I’m on vacation this week yet being the committed columnist that I am, I wanted to make sure I didn’t forget you, my loyal Wednesday readers. I used to get really excited about summer vacations, summer in general really, but the truth is things change with time. These days I get a little melancholy when special occasions come like Christmas, Easter, Father’s Day and, yes, summer vacation. Anyone over 40 years of age already knows what I’m about to say, that special occasions stir up the ghosts of those who are departed and we wish were still with us. Oh, if only wishing made it so.

Memories are a bit like jagged rocks tucked neatly in a knapsack you carry on your back. You know they’re there yet you still can’t take them out to lighten the load. Worst still is when you forget they’re there and reach into the knapsack and one of those jagged edges, or memories, cuts you unexpected­ly.

That can happen in a million ways: a song on the radio, the smell of a favorite muffin at a bakery you used to visit with someone special or, for me, seeing the big hedges that say “Cape Cod” after crossing the Bourne Bridge.

I’ve been going to the Cape since I was a teenager. I watched my now adult children splash in the warm bay water when they were still in diapers and celebrated many birthdays with pizza at the Gift Barn in Eastham. Trips to P-Town where you could never find parking and whale watches where you saw more people getting sick over the side of the boat than you spied actual whales. Mostly, though, Cape Cod represents my mom to me.

She loved it there, and with my sister at her side they explored every neat place the Cape could try to hide. There isn’t a restaurant where we ate that they hadn’t found first. My mom has been gone about 15 years now but I see her in so many ways. There is an old bench outside a gift shop that she sat on every time we were inside taking too long to pick out a trinket to buy. I see her still sitting on that bench. We loved it there. In fact, my sister adored those trips so much that when it came time to retire the Cape is exactly where she went.

I think one of the reasons people love going to Cape Cod, or similar places in Maine, New Hampshire and Rhode Island is because they don’t change much. So when a fiveyear-old grows up and has a five-year-old of their own they can say, “This is where my mom and dad used to buy me salt water taffy.” There’s something comforting about that, don’t you think?

My dad was never a big vacation guy; he preferred being at home with his dog and newspaper and cup of coffee sitting on the deck. We’d tease him about not wanting to go away, but the truth is we knew he was happy — and what more could you ask from time off from work? Not to say he never took us on a family vacation, there were plenty of camping trips when I was a wee lad. The Watervliet Arsenal would shut down for two weeks every summer and off we’d go with our old green army tent to places like Caroga and Canada Lake. I know camping isn’t for everybody, including me, but I think every child should experience it at least once. Relieving yourself in the pitch-dark at 3 a.m. in a rickety old community outhouse is an experience you never forget.

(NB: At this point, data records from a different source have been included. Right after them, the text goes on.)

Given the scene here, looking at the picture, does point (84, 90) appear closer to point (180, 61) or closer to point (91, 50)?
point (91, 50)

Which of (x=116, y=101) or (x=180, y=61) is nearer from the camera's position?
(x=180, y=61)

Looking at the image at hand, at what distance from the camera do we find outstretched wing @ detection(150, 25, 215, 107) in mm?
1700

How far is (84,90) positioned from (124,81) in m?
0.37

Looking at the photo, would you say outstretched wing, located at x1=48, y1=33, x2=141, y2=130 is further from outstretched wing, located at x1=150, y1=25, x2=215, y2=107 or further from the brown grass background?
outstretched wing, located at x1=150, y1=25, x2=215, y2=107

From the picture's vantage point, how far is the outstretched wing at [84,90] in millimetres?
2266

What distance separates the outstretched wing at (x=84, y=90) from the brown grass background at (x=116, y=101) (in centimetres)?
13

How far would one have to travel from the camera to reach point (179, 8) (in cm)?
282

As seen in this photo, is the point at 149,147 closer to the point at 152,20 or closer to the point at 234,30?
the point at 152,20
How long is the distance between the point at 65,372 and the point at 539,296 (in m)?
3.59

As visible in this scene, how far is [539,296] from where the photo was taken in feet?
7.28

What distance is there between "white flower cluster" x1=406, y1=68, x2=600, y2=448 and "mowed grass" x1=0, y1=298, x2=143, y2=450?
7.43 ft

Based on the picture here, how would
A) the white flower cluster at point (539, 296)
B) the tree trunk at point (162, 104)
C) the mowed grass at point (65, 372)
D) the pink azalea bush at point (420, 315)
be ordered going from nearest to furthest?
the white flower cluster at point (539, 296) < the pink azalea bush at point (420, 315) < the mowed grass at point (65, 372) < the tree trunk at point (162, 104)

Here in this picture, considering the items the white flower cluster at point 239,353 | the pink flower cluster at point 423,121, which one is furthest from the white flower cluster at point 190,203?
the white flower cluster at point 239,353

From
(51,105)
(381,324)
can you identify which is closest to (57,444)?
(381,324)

One of the funny things about vacations is you’ll drive four hours away, pick a spot on a huge beach and end up with someone who lives two blocks away back at home laying their blanket right near you. It happened to me just last year in Orleans, Massachuse­tts, as my son Jackson turned to me and said, “Is that my friend Luke?” Sure enough, there he was with the rest of his family literally twenty feet from us on Nauset Beach.

So this week I’m taking a quick trip over to the Cape to visit my sister, jump into the freezing cold ocean and stir up a few of those ghosts I mentioned earlier. It’s not a bad thing rememberin­g the good times even if it does break your heart a little. I think that’s the admission price for having lived a full life, those memories that push and pull and leave you emotionall­y sore.

Even though I’m not here this week, I hope this column finds you well and I hope you get some time off yourself this summer. Just don’t forget three things — bring lots of money, always wear sunscreen and watch out for great whites and great memories. They’re both lurking just below the murky water in a place the lifeguards dare not go.